▶ WHAT THE EXERCISE ASKS
Could you retype the lines below, starting at the line holding "Teacher and elementary" and stopping at the line holding "navy braces with", inclusive? Copy them exactly and drop the images.
#### DATASET ENTRIES
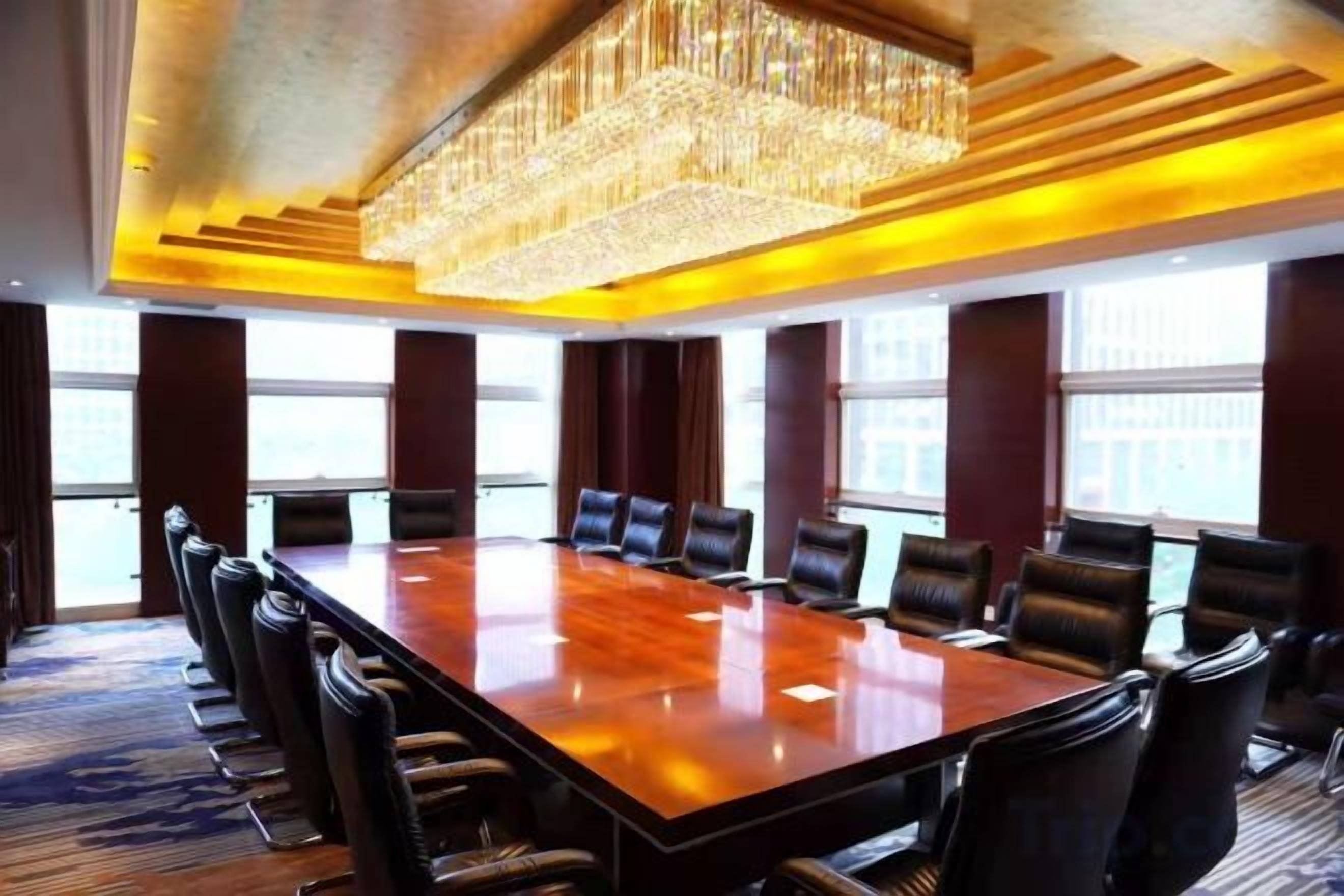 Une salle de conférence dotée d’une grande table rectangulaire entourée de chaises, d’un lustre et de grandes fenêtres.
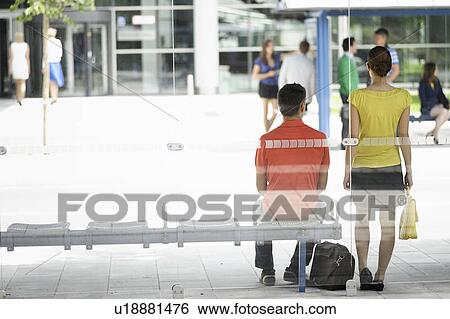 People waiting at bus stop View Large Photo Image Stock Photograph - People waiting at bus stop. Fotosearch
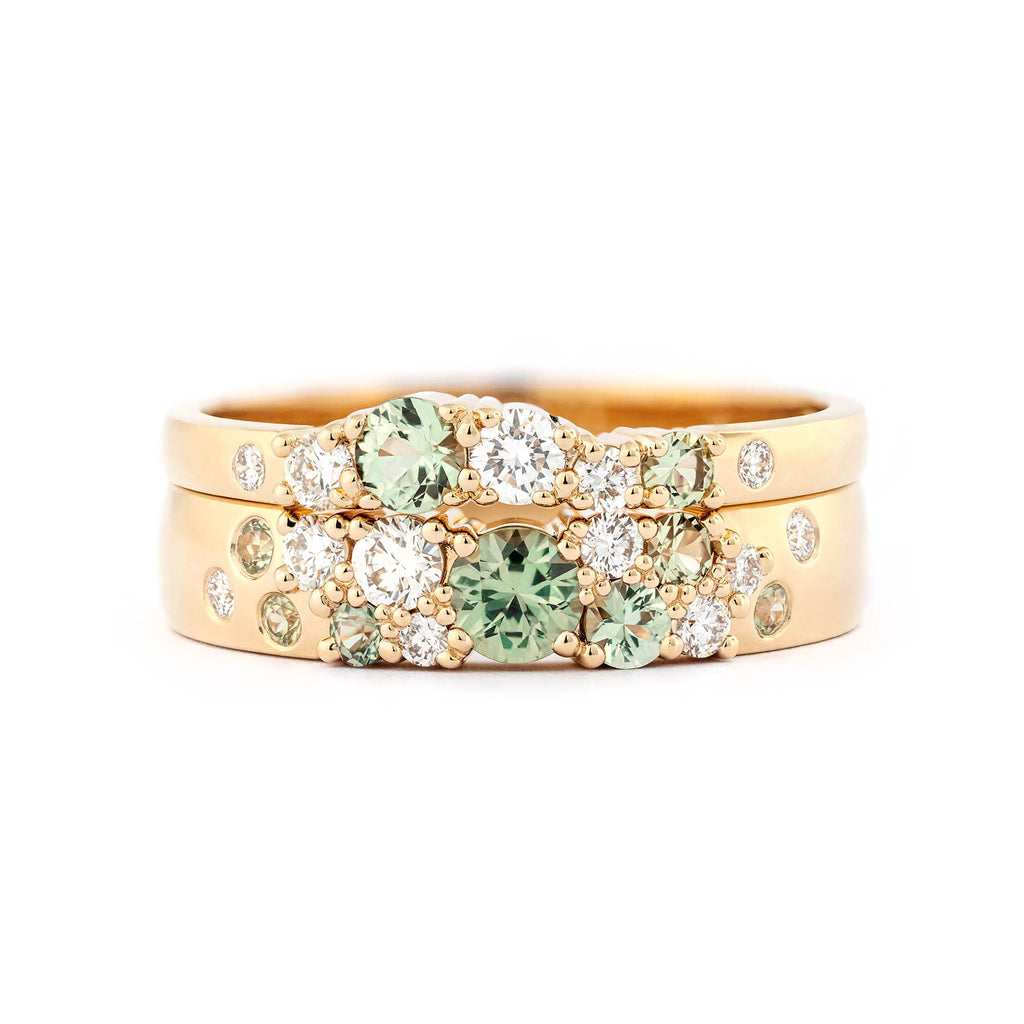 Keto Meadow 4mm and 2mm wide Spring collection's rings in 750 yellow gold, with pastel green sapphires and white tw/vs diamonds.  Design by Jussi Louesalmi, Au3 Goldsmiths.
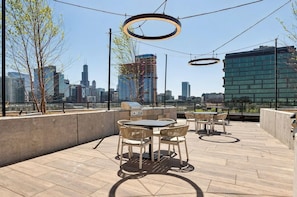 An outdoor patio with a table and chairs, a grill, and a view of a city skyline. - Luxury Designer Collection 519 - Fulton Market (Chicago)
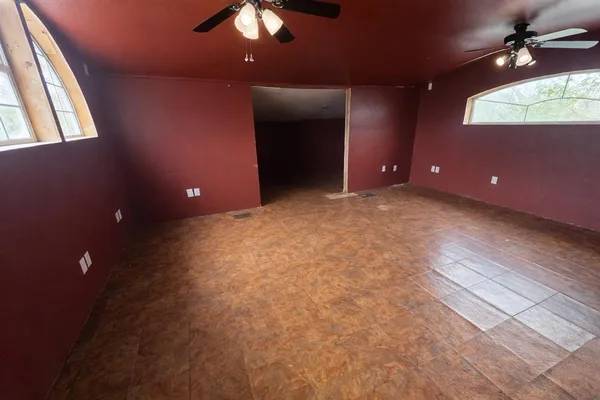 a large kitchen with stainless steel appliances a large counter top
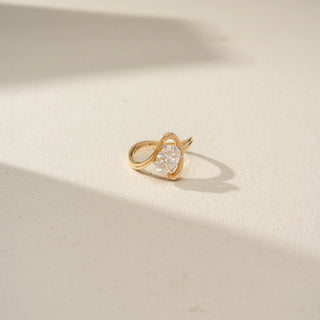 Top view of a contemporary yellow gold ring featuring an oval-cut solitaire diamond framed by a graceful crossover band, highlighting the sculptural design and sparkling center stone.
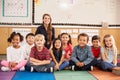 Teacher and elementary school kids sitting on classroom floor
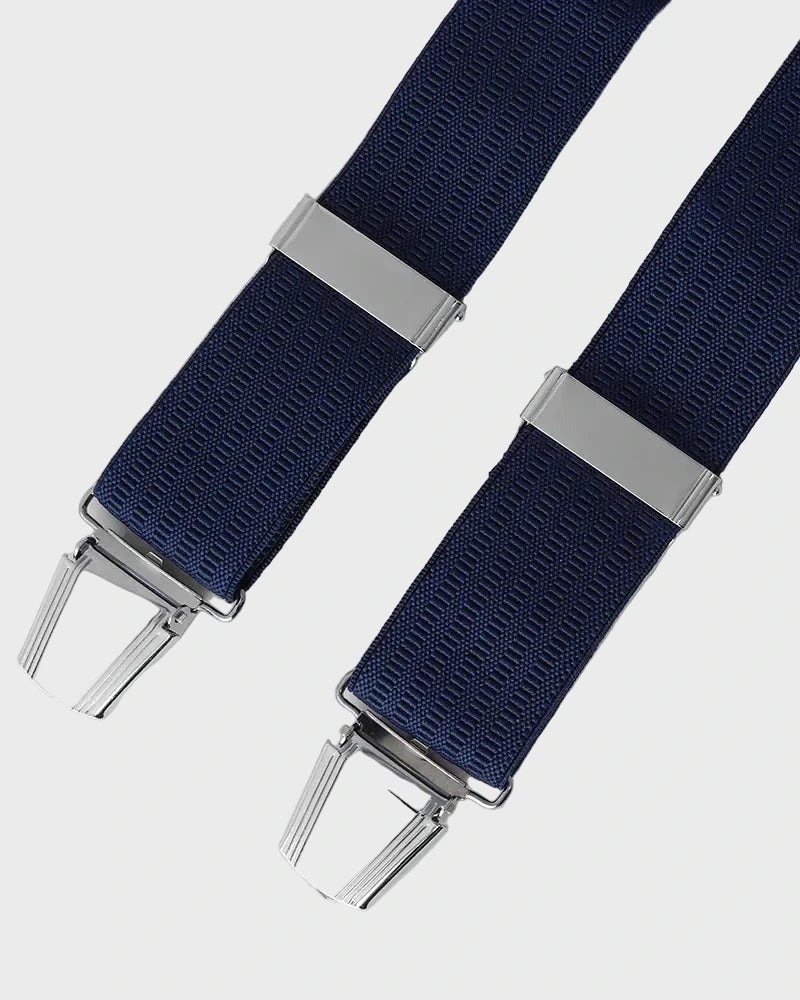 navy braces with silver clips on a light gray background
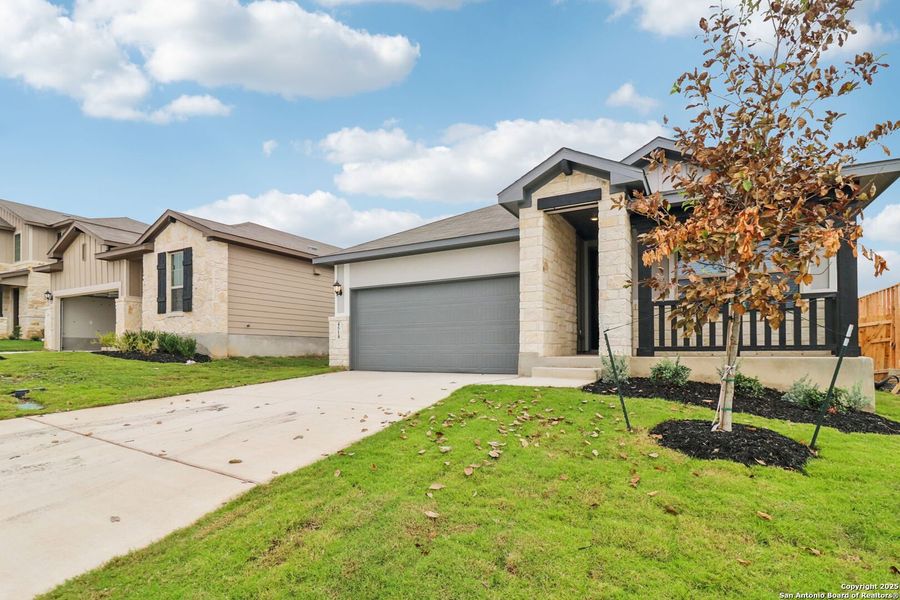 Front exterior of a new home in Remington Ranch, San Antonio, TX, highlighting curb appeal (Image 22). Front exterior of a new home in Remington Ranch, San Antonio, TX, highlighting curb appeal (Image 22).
########
▶ RESULT
 Teacher and elementary school kids sitting on classroom floor
 navy braces with silver clips on a light gray background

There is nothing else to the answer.